J Biol Chem. 2002 Jun 7;277(23):20934-41. Epub 2002 Mar 29., 2002-06-07 [PMID:11925441]
Abstract [show]
Human multidrug resistance protein 1 (MRP1) confers resistance to many natural product chemotherapeutic agents and actively transports structurally diverse organic anion conjugates. We previously demonstrated that two hydrogen-bonding amino acid residues in the predicted transmembrane 17 (TM17) of MRP1, Thr(1242) and Trp(1246), were important for drug resistance and 17beta-estradiol 17-(beta-d-glucuronide) (E(2)17betaG) transport.
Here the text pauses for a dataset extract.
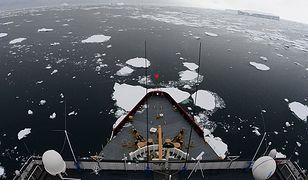"""Lodołamacze kluczem w arktycznej rozgrywce. """"FP"""": USA zostają w tyle"""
To determine whether other residues with hydrogen bonding potential within TM17 influence substrate specificity, we replaced Ser(1233), Ser(1235), Ser(1237), Gln(1239), Thr(1241), and Asn(1245) with Ala and Tyr(1236) and Tyr(1243) with Phe. Mutations S1233A, S1235A, S1237A, and Q1239A had no effect on any substrate tested. In contrast, mutations Y1236F and T1241A decreased resistance to vincristine but not to VP-16, doxorubicin, and epirubicin. Mutation Y1243F reduced resistance to all drugs tested by 2-3-fold. Replacement of Asn(1245) with Ala also decreased resistance to VP-16, doxorubicin, and epirubicin but increased resistance to vincristine. This mutation also decreased E(2)17betaG transport approximately 5-fold. Only mutation Y1243F altered the ability of MRP1 to transport both leukotriene 4 and E(2)17betaG. Together with our previous results, these findings suggest that residues with side chain hydrogen bonding potential, clustered in the cytoplasmic half of TM17, participate in the formation of a substrate binding site.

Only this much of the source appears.